How to cite this URL:
Shah A, Rishi P, Chendilnathan C, Kumari S. OCT angiography features of paracentral acute middle maculopathy. Indian J Ophthalmol [serial online] 2019 [cited 2024 Mar 28 ];67:417-419
Available from: https://journals.lww.com/ijo/pages/default.aspx/text.asp?2019/67/3/417/252403


Full Text



Paracentral acute middle maculopathy (PAMM) is a recently recognized entity, as a variant of acute macular neuroretinopathy (AMN), manifesting as hyperreflective band-like lesion at inner nuclear layer (INL) and outer-plexiform layer (OPL) on spectral domain optical coherence tomography (SD-OCT).[1] With advent of OCT-A (optical coherence tomography-angiography), PAMM has emerged as vascular pathology resulting from ischemia of deep retinal layers.[2],[3] Herein, we report a case each of “acute” and “chronic” PAMM and highlight the differences between the two.

 Case Reports



Case 1

A 40-year-old lady presented with a complaint of dark spot obscuring her central vision of 7-month duration.

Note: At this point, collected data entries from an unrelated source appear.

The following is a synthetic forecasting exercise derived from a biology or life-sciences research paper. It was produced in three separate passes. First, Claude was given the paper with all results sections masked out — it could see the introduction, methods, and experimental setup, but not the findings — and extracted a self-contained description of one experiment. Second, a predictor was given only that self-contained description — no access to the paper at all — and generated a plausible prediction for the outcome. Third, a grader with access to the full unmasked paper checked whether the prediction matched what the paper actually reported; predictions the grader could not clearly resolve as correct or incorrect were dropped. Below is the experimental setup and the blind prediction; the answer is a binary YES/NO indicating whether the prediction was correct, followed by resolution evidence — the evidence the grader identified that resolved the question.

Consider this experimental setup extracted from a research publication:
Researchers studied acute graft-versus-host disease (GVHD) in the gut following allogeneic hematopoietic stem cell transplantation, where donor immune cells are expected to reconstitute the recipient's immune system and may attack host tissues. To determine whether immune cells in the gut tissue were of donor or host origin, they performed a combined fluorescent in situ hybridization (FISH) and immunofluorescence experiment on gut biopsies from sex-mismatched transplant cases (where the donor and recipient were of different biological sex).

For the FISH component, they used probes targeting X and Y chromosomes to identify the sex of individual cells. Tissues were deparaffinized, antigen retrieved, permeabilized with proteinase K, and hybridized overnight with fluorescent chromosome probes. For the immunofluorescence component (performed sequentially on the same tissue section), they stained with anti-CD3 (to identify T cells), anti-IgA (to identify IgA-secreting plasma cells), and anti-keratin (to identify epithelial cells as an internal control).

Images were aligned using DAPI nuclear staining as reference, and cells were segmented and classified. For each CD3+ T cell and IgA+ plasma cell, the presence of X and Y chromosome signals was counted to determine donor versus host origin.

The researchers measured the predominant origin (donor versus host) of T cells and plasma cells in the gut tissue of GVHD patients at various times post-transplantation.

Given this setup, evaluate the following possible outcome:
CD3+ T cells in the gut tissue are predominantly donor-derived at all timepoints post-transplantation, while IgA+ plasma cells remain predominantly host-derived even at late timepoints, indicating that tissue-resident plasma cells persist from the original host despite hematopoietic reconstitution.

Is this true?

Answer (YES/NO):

Best-corrected visual acuity (BCVA) was 20/20 bilaterally. Fundus examination of right eye was normal; left eye revealed whitish-gray intraretinal lesion nasal to fovea [Figure 1]a and [Figure 1]b. Fundus autofluorescence [FAF; [Figure 1]c] showed normal foveal hypo-reflectivity. Swept-source OCT (SS-OCT, Atlantis, Topcon Corporation, Tokyo, Japan) revealed an altered foveal contour along nasal foveal slope [[Figure 1]d, arrowhead] with hyperreflectivity at OPL [[Figure 1]d, arrow]. Fluorescein angiography (FA) did not reveal any abnormal pattern [Figure 1]e. OCT-A (Cirrus HD-OCT 5000 Carl Zeiss Meditec, Dublin, USA) revealed an area of capillary dropout in deep retinal capillary plexus indicating an arteriolar pattern of ischemia [Figure 2]a,[Figure 2]b,[Figure 2]c,[Figure 2]d. Multifocal electroretinogram showed blunting of foveal and parafoveal responses with normal perifoveal ring responses [Figure 2]e. Humphrey visual field testing (10-2) revealed a paracentral scotoma [Figure 2]f.{Figure 1}{Figure 2}

Case 2

A 40-year-old healthy male came with complaint of diminution of vision in left eye of 2 years duration. BCVA was 20/20 bilaterally. Fundus examination of left eye revealed creamy-white, subretinal lesion superotemporal to fovea [Figure 3]a and [Figure 3]b. FAF showed normal foveal pattern with hypoautofluorescence at superotemporal lesion [Figure 3]c. SS-OCT showed hyperreflectivity in the inner retinal layers [Figure 3]d and [Figure 3]e. FA showed blocked choroidal fluorescence at supero-temporal lesion area [Figure 3]f. OCTA revealed area of capillary abnormalities in deep capillary plexus nasal to foveal avascular zone (FAZ) showing a fern-like pattern [Figure 4]a,[Figure 4]b,[Figure 4]c,[Figure 4]d,[Figure 4]e,[Figure 4]f.{Figure 3}{Figure 4}

 Discussion



Recently, two forms of AMN have been defined by Sarraf et al. Type 1 AMN, or PAMM, is characterized by SD-OCT findings at the level of INL, whereas type 2 AMN is associated with abnormalities of outer-retinal layers at macula.[1] PAMM and AMN are distinct disorders with some overlapping features. First, the average age of patients with PAMM was 59 years and they were predominantly male, whereas the patients with traditional AMN lesions were on an average 33 years of age and tended to be of female gender. Second, PAMM is thus an OCT finding associated with various retinal vascular diseases, whereas AMN is an independent disease entity.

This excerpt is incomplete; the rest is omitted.